The worst weather of the month occurred when an intense coastal storm brought strong, gusty winds and heavy rain to New Jersey, New York, Connecticut, Massachusetts, Rhode Island, New Hampshire and Maine on the 23rd and 24th. Persistent northerly winds pushed the tides in New Jersey to about 2.5 feet above normal, causing significant beach erosion and minor tidal flooding. Wind gusts in New England ranged from 55 mph at Norwood, MA to 84 mph at Nantucket, MA. One observer in southern Bristol County, MA reported a gust of 99 mph! The unusually strong winds downed trees and power lines along the coast and in some inland locations, leaving thousands without power.

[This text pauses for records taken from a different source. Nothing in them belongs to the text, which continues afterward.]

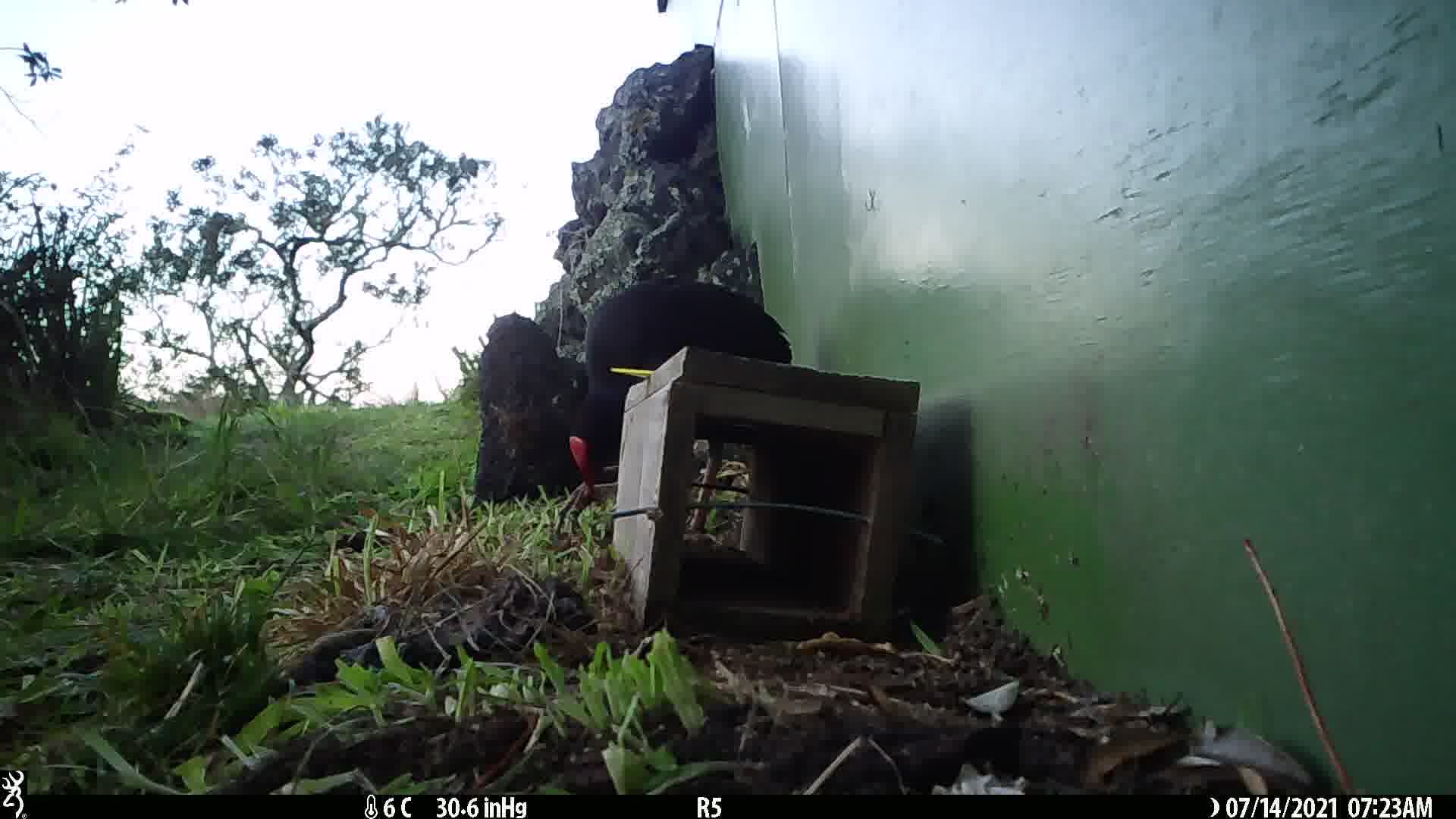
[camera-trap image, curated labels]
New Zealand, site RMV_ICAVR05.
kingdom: Animalia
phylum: Chordata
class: Aves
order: Gruiformes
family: Rallidae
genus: Porphyrio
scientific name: Porphyrio melanotus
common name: australasian swamphen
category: pukeko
Pukeko (australasian swamphen) (Porphyrio melanotus).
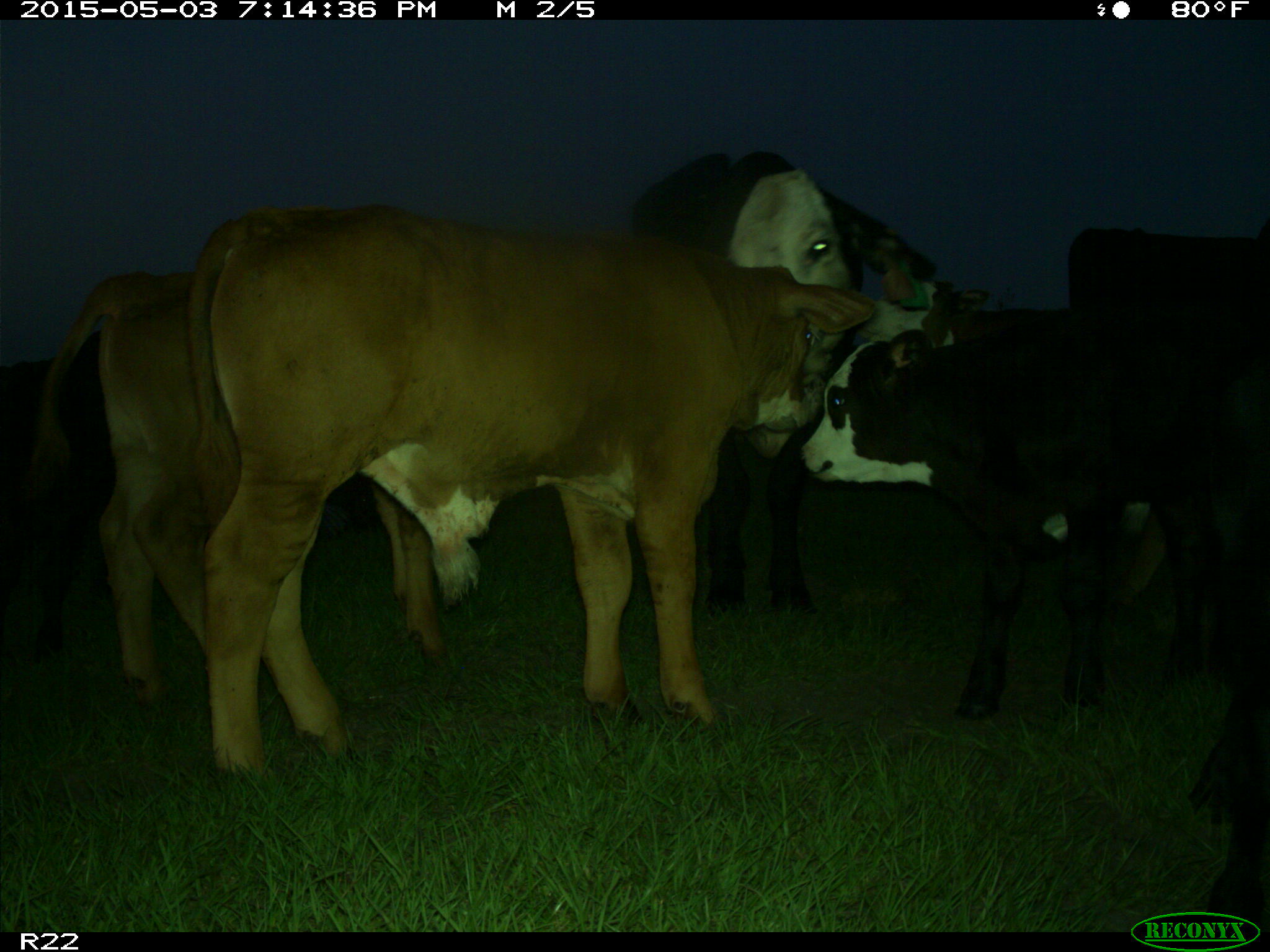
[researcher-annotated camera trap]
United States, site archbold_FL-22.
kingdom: Animalia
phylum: Chordata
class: Mammalia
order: Artiodactyla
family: Bovidae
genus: Bos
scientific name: Bos taurus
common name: domestic cow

Ten to 20 foot seas pounded the New England coast, resulting in beach erosion, mainly in New Hampshire and southern Maine. Minor flooding and a few road closures occurred in southeastern New Hampshire and southwest Maine due to rapid runoff over frozen ground and a few small ice jams. The fierce storm also caused many traffic delays for holiday travelers in the Northeast.

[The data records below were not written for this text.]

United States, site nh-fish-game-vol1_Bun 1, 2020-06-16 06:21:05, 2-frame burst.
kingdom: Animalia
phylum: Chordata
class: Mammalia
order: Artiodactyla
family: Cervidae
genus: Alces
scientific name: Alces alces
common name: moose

Dense fog in the Buffalo, NY area on the 26th resulted in a few multi-vehicle accidents. Not only was the visibility poor, but cold surface temperatures caused the fog to form a dangerous coating of ice on untreated roadways.
The 29th was another blustery day in New York and New England as strong northerly winds ushered in the coldest air of the season. Some peak wind gusts include 38 mph at Burlington, VT; 44 mph at Portland, ME; 56 mph at Concord, NH; and 70 mph at Monhegan Island, ME. Wind chills fell to 20 to 35 degrees below zero in northern Vermont and New York and to -45 deg. in northern Maine. Blowing and drifting snow in northern Maine caused whiteouts and very slick roads. Numerous accidents, some with injuries, were reported.
Weather advisories for rain, freezing rain, sleet and snow were issued for parts of Pennsylvania, New York and western New England on the 31st, putting a damper on New Year's Eve celebrations. The slippery conditions resulted in many accidents and some road closures before warmer air changed the precipitation to all rain.